Dataset extract:
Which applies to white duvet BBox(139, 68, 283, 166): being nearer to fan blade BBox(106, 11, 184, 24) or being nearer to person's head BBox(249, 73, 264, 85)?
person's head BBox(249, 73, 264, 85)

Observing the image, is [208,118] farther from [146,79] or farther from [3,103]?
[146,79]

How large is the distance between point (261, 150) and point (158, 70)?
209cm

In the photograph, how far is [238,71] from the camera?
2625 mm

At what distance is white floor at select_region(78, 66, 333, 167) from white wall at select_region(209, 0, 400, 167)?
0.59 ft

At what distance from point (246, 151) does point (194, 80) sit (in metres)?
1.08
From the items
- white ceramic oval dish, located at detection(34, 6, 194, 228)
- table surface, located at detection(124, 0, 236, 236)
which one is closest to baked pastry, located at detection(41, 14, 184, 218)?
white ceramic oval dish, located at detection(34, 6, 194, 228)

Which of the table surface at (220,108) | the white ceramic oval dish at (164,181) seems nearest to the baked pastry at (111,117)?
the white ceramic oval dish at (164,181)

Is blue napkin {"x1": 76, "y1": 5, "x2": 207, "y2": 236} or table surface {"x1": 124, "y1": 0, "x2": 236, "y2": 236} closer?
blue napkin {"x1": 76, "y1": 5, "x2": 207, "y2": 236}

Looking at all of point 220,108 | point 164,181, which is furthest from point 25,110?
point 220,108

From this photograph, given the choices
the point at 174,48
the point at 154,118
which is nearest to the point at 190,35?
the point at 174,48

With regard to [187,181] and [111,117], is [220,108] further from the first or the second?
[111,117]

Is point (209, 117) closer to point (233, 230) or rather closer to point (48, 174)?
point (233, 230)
==
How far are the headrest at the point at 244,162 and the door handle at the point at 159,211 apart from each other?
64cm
---
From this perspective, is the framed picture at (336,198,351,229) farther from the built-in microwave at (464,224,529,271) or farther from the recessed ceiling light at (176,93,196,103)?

Stated exercise:
Which lines above contain the word "nearest"? Copy each of them in full.

Answer to this problem:
Which of the table surface at (220,108) | the white ceramic oval dish at (164,181) seems nearest to the baked pastry at (111,117)?
which is nearest to the point at 190,35?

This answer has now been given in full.